Hey @luandro, I’m working on a better solution to this but for now make sure that you have the
DNSMASQ_LISTENING=single environment variables for the Pi-hole service and it should avoid conflicts.
We are specifically setting the Pi-hole dnsmasq instance to
bind-interfaces which should avoid it binding to all and instead bind to the provided interface only.
@klutchell I owe you a beer That did the trick, thank you very much!
Glad to hear it worked out! Let me know next time you’re in Canada and we’ll talk!

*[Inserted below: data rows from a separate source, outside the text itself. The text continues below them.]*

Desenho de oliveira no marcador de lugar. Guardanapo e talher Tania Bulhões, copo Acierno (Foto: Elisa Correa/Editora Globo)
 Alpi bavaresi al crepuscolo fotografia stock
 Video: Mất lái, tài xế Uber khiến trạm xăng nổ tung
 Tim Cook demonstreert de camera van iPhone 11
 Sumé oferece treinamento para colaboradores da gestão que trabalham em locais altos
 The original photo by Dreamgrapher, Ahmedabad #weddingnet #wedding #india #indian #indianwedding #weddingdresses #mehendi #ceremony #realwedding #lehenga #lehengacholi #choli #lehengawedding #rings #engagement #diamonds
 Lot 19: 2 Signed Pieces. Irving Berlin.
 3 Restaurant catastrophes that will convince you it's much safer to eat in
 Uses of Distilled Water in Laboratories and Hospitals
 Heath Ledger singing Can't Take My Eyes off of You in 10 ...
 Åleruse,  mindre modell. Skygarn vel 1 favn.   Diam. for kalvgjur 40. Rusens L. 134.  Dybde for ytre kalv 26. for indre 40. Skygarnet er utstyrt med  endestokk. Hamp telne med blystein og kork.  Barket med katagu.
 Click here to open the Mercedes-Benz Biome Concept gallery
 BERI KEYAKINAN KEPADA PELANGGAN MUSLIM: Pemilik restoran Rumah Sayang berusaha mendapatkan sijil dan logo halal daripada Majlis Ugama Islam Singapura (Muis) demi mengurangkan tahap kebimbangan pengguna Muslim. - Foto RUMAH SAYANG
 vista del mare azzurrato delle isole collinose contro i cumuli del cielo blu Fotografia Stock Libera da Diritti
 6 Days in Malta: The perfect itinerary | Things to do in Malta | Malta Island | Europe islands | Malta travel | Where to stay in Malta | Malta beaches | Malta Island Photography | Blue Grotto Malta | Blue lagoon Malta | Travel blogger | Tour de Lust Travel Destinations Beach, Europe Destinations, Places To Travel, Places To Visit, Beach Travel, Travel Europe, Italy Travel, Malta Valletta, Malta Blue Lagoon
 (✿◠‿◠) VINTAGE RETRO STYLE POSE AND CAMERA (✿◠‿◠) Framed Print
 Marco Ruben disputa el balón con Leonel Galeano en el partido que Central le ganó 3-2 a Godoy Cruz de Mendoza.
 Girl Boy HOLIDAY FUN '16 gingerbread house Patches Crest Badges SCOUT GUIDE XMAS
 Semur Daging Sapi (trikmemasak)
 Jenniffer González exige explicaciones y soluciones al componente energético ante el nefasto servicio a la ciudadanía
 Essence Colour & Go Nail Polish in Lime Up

Hey @klutchell I’ve shifting from Pi-Hole to using AdGuard Home, which I’ve seen you have also worked on.
I’m experiencing a similar problem to what I was having with Pi-Hole around conflict on port 53:
adguard [fatal] couldn't start forwarding DNS server: starting listeners: listening to tcp socket: listen tcp 0.0.0.0:53: bind: address already in use
Having AdGuard as host doesn’t seem to be solving the problem, any suggestions?
This is the repository I’m working from:
Hey @luandro , you should be able to run in host networking mode but as part of the initial setup you need to only bind to port 53 on a specific interface, like eth0 or wlan0, to avoid conflicting with ports on the resin VPN interface.
Check out the initial setup, step 3, on my README.
If you try to bind ports in the format
53:53 it will fail as one of the interfaces has that port in use, and if you use host networking and use the default option of “all interfaces” you will have the same issue.